SSL/TLS Certificate Issuance and Revocation with ACME

SSL.com Support Team

4 years ago

SSL.com customers can now use the popular ACME protocol to request and revoke SSL/TLS certificates.

ACME (Automated Certificate Management Environment) is a standard protocol for automated domain validation and installation of X.509 certificates, documented in IETF RFC 8555. As a well-documented standard with many open-source client implementations, ACME offers a painless way to provision websites or IoT devices such as modems and routers with publicly- or privately-trusted digital certificates and keep these certificates updated over time.

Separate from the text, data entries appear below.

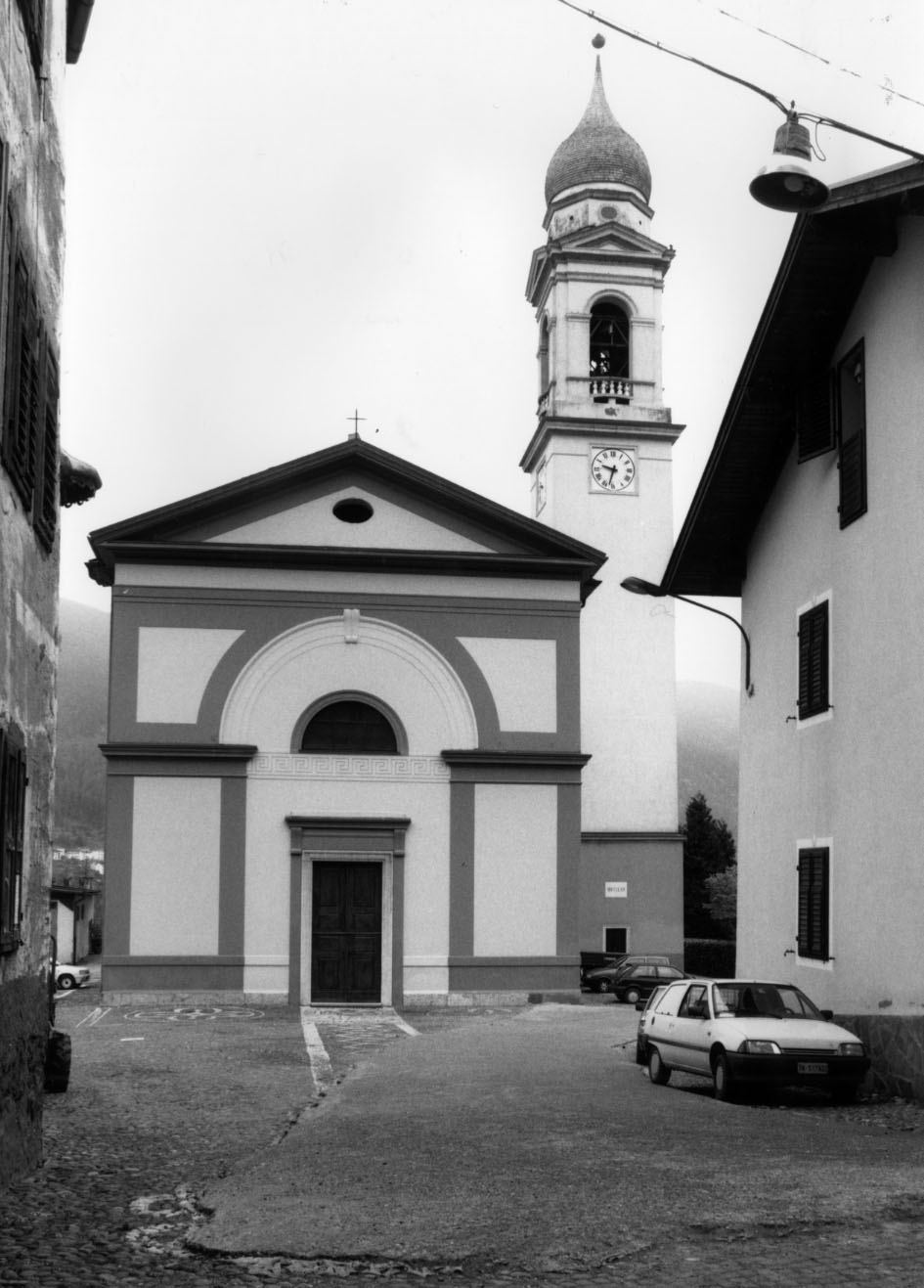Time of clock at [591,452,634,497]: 9:32
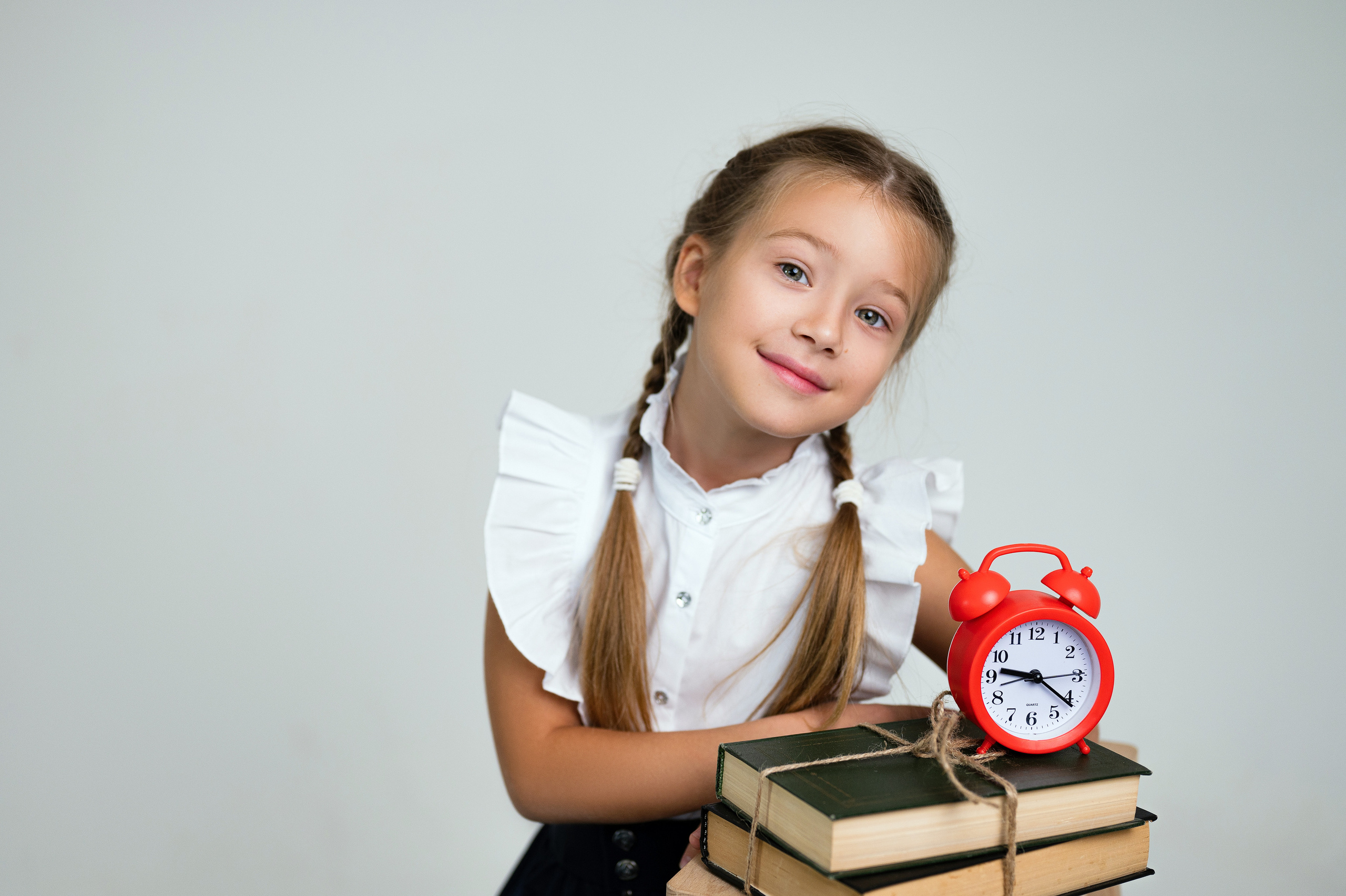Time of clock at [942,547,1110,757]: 9:21
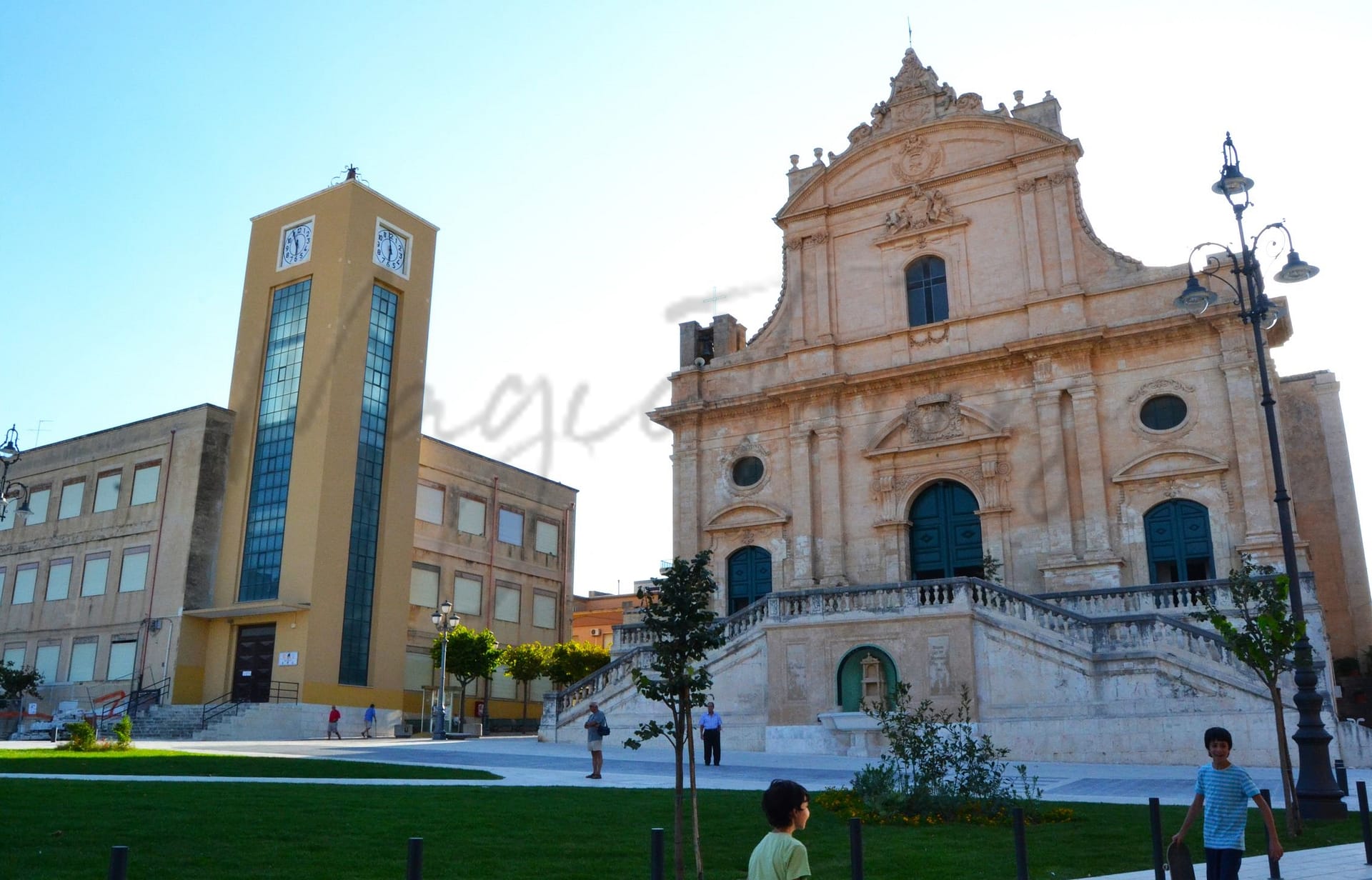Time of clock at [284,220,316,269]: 5:55
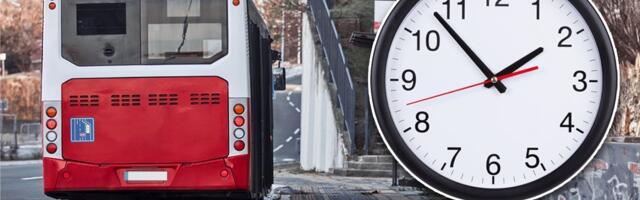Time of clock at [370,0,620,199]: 1:52
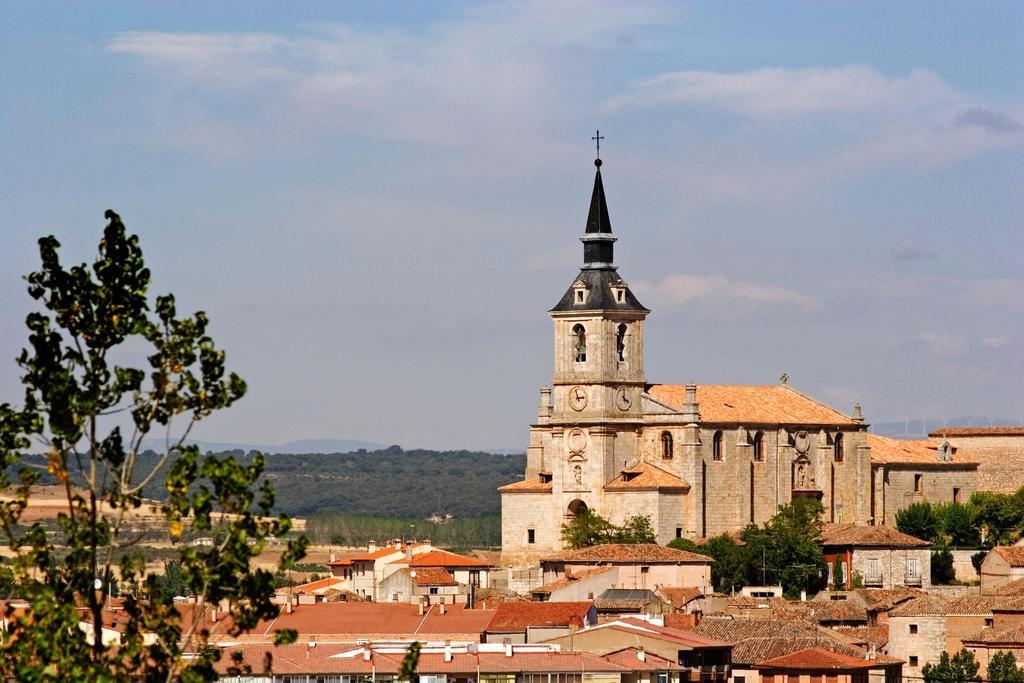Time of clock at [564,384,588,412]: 2:57
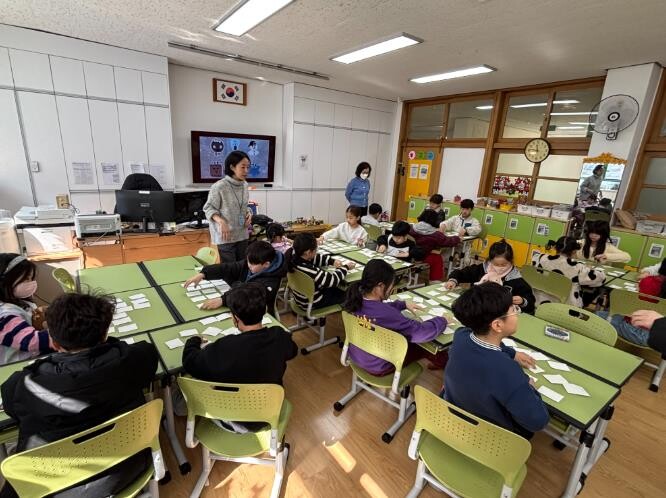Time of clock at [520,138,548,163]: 11:46
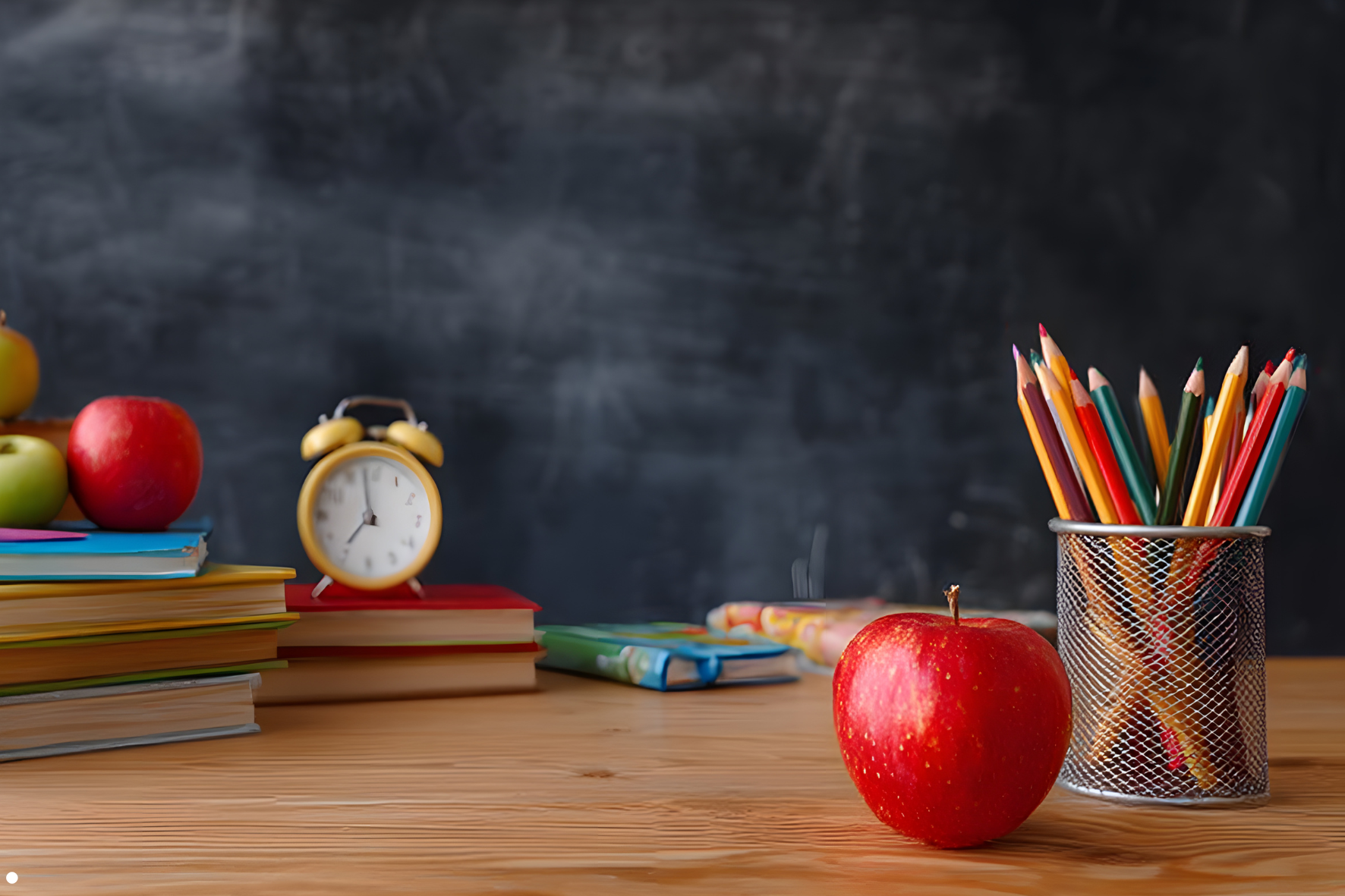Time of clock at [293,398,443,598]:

ACME isn’t just for websites! With an ACME-enabled issuing CA from SSL.com, IoT vendors can easily manage and automate validation, installation, renewal, and revocation of SSL/TLS certificates on ACME-capable devices.

Learn more about ACME for the IoT

This guide will show you how to:

Locate and retrieve the credentials you will need to request certificates with ACME.
Use Certbot to manually request SSL/TLS certificates via the HTTP-01 and DNS-01 challenge methods.
Revoke certificates with Certbot.

Note:
You can use many other ACME clients, including Kubernetes cert-manager, with SSL.com’s ACME service.
acme4j client can now use SSL.com ACME services on this repository: https://github.com/SSLcom/acme4j
Please refer to your software provider’s documentation for instructions for other non-Certbot ACME clients.

Install Certbot

This guide assumes you are working on a computer that has Certbot installed. Certbot is a free and open-source tool, developed by the Electronic Frontier Foundation (EFF), that you can use to request or revoke SSL/TLS certificates from SSL.com via the ACME protocol. Certbot can be run on a variety of platforms, including Linux, macOS, and Windows.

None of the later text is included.